Every line of the listing below needs to be reproduced exactly.

DATA EXCERPTS:

-- Opening Marker --

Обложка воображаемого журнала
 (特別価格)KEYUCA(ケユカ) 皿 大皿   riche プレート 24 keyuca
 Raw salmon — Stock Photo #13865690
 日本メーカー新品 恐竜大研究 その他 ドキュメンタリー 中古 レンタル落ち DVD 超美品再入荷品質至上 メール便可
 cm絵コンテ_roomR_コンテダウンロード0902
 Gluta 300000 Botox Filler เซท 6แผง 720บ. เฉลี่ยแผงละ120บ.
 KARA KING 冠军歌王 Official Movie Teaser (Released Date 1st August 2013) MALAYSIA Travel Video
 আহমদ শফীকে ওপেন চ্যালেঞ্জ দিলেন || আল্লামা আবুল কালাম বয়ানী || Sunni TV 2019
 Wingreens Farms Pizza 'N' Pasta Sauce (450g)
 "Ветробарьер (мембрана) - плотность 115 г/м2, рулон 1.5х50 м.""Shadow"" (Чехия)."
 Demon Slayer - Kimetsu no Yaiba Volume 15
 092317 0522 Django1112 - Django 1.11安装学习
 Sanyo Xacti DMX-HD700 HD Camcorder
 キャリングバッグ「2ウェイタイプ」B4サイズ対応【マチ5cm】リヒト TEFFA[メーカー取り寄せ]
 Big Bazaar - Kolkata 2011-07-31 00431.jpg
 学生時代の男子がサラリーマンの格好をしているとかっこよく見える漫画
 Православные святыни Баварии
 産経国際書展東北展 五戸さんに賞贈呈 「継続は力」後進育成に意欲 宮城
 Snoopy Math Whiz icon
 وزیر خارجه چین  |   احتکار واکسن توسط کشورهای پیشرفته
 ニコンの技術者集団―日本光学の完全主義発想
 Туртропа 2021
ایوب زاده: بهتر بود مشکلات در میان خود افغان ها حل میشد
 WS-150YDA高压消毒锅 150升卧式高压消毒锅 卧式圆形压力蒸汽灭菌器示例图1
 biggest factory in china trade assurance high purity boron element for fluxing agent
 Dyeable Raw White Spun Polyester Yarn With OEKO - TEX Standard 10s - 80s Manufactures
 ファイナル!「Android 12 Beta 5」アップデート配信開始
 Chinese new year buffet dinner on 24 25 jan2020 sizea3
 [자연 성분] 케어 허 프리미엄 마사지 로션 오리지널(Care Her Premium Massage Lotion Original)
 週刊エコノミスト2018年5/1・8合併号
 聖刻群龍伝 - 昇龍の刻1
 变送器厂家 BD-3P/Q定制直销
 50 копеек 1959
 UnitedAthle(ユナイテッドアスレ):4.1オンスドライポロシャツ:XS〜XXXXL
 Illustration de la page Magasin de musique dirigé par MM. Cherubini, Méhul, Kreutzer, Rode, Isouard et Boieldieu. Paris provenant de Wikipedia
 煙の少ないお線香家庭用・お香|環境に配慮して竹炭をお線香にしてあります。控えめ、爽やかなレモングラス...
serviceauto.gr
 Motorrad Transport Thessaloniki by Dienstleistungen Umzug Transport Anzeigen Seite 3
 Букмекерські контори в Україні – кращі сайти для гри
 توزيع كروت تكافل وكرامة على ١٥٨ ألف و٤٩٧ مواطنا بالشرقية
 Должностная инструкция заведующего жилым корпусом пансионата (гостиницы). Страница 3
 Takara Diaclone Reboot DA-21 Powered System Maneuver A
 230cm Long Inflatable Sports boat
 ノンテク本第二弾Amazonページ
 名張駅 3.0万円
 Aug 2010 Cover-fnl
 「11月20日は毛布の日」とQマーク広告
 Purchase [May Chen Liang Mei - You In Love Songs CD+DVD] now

-- Closing Marker --

RESULT FOR THIS TASK:
Обложка воображаемого журнала
 (特別価格)KEYUCA(ケユカ) 皿 大皿   riche プレート 24 keyuca
 Raw salmon — Stock Photo #13865690
 日本メーカー新品 恐竜大研究 その他 ドキュメンタリー 中古 レンタル落ち DVD 超美品再入荷品質至上 メール便可
 cm絵コンテ_roomR_コンテダウンロード0902
 Gluta 300000 Botox Filler เซท 6แผง 720บ. เฉลี่ยแผงละ120บ.
 KARA KING 冠军歌王 Official Movie Teaser (Released Date 1st August 2013) MALAYSIA Travel Video
 আহমদ শফীকে ওপেন চ্যালেঞ্জ দিলেন || আল্লামা আবুল কালাম বয়ানী || Sunni TV 2019
 Wingreens Farms Pizza 'N' Pasta Sauce (450g)
 "Ветробарьер (мембрана) - плотность 115 г/м2, рулон 1.5х50 м.""Shadow"" (Чехия)."
 Demon Slayer - Kimetsu no Yaiba Volume 15
 092317 0522 Django1112 - Django 1.11安装学习
 Sanyo Xacti DMX-HD700 HD Camcorder
 キャリングバッグ「2ウェイタイプ」B4サイズ対応【マチ5cm】リヒト TEFFA[メーカー取り寄せ]
 Big Bazaar - Kolkata 2011-07-31 00431.jpg
 学生時代の男子がサラリーマンの格好をしているとかっこよく見える漫画
 Православные святыни Баварии
 産経国際書展東北展 五戸さんに賞贈呈 「継続は力」後進育成に意欲 宮城
 Snoopy Math Whiz icon
 وزیر خارجه چین  |   احتکار واکسن توسط کشورهای پیشرفته
 ニコンの技術者集団―日本光学の完全主義発想
 Туртропа 2021
ایوب زاده: بهتر بود مشکلات در میان خود افغان ها حل میشد
 WS-150YDA高压消毒锅 150升卧式高压消毒锅 卧式圆形压力蒸汽灭菌器示例图1
 biggest factory in china trade assurance high purity boron element for fluxing agent
 Dyeable Raw White Spun Polyester Yarn With OEKO - TEX Standard 10s - 80s Manufactures
 ファイナル!「Android 12 Beta 5」アップデート配信開始
 Chinese new year buffet dinner on 24 25 jan2020 sizea3
 [자연 성분] 케어 허 프리미엄 마사지 로션 오리지널(Care Her Premium Massage Lotion Original)
 週刊エコノミスト2018年5/1・8合併号
 聖刻群龍伝 - 昇龍の刻1
 变送器厂家 BD-3P/Q定制直销
 50 копеек 1959
 UnitedAthle(ユナイテッドアスレ):4.1オンスドライポロシャツ:XS〜XXXXL
 Illustration de la page Magasin de musique dirigé par MM. Cherubini, Méhul, Kreutzer, Rode, Isouard et Boieldieu. Paris provenant de Wikipedia
 煙の少ないお線香家庭用・お香|環境に配慮して竹炭をお線香にしてあります。控えめ、爽やかなレモングラス...
serviceauto.gr
 Motorrad Transport Thessaloniki by Dienstleistungen Umzug Transport Anzeigen Seite 3
 Букмекерські контори в Україні – кращі сайти для гри
 توزيع كروت تكافل وكرامة على ١٥٨ ألف و٤٩٧ مواطنا بالشرقية
 Должностная инструкция заведующего жилым корпусом пансионата (гостиницы). Страница 3
 Takara Diaclone Reboot DA-21 Powered System Maneuver A
 230cm Long Inflatable Sports boat
 ノンテク本第二弾Amazonページ
 名張駅 3.0万円
 Aug 2010 Cover-fnl
 「11月20日は毛布の日」とQマーク広告
 Purchase [May Chen Liang Mei - You In Love Songs CD+DVD] now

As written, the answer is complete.